WHAT YOU SHOULD DO:
Recast the records from the line containing "What distance from" through the end of the records, both ends included, as a Markdown table with columns Row and Line, omitting blank lines.

■ ■ ■ ■ ■

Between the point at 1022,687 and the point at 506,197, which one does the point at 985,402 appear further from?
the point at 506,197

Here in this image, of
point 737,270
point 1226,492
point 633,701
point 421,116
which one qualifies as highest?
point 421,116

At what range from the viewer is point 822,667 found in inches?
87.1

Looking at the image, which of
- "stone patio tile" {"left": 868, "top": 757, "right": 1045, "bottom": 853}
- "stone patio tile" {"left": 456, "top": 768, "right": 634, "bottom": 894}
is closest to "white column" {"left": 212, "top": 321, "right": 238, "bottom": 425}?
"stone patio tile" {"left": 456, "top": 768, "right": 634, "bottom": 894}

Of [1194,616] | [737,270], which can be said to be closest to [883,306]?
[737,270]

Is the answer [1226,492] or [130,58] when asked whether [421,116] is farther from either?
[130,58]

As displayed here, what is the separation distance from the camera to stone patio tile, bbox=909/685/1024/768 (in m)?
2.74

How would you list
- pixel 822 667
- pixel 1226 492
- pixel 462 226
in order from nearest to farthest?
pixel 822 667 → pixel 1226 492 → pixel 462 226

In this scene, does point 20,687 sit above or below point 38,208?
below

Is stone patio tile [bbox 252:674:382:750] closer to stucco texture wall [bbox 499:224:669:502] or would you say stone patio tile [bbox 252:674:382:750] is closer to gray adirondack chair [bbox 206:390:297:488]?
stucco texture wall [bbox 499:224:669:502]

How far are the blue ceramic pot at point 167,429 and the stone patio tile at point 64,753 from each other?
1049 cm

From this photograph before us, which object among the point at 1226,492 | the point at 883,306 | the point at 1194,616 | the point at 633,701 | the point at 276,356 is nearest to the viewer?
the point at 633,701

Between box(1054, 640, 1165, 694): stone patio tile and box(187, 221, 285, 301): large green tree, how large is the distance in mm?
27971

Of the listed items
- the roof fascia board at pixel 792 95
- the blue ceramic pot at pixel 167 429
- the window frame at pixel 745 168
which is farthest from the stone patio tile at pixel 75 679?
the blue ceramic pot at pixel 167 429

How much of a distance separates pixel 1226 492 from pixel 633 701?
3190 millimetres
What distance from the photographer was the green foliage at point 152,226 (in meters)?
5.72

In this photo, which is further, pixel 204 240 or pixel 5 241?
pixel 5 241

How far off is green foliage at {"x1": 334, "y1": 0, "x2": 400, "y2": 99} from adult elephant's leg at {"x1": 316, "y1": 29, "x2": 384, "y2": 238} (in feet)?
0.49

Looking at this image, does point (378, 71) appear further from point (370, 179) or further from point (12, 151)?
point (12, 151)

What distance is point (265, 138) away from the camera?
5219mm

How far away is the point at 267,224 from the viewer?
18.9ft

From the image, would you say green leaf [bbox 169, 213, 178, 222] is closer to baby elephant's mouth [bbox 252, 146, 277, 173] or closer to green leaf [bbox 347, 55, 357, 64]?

■ ■ ■ ■ ■

RESPONSE:
| Row | Line |
|---|---|
| 1 | What distance from the photographer was the green foliage at point 152,226 (in meters)? |
| 2 | 5.72 |
| 3 | In this photo, which is further, pixel 204 240 or pixel 5 241? |
| 4 | pixel 5 241 |
| 5 | How far off is green foliage at {"x1": 334, "y1": 0, "x2": 400, "y2": 99} from adult elephant's leg at {"x1": 316, "y1": 29, "x2": 384, "y2": 238} (in feet)? |
| 6 | 0.49 |
| 7 | Looking at this image, does point (378, 71) appear further from point (370, 179) or further from point (12, 151)? |
| 8 | point (12, 151) |
| 9 | What distance is point (265, 138) away from the camera? |
| 10 | 5219mm |
| 11 | How far away is the point at 267,224 from the viewer? |
| 12 | 18.9ft |
| 13 | From the image, would you say green leaf [bbox 169, 213, 178, 222] is closer to baby elephant's mouth [bbox 252, 146, 277, 173] or closer to green leaf [bbox 347, 55, 357, 64]? |